> Problem to solve
Show every line of the material below that contains the word "What", matching its capitalization exactly.

> Data excerpts
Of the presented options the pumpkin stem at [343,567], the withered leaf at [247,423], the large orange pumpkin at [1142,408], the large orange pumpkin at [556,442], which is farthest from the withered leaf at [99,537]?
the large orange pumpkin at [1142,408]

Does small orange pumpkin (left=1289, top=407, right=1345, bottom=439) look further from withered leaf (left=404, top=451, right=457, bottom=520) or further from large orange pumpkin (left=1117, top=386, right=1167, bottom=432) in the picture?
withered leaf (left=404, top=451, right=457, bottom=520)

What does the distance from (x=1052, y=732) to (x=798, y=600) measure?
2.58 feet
--
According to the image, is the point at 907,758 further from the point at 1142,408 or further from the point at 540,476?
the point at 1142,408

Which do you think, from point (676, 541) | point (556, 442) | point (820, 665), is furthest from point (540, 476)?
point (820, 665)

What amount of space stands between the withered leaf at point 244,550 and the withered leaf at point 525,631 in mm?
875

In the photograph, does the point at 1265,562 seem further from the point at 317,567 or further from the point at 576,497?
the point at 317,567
...
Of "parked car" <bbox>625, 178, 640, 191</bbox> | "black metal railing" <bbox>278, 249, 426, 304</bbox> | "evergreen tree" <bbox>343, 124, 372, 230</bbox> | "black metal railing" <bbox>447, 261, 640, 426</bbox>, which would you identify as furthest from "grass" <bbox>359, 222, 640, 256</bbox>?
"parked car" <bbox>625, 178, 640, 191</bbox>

> Solution for this exercise
What does the distance from (x=1052, y=732) to (x=798, y=600) measure?
What amount of space stands between the withered leaf at point 244,550 and the withered leaf at point 525,631 in mm?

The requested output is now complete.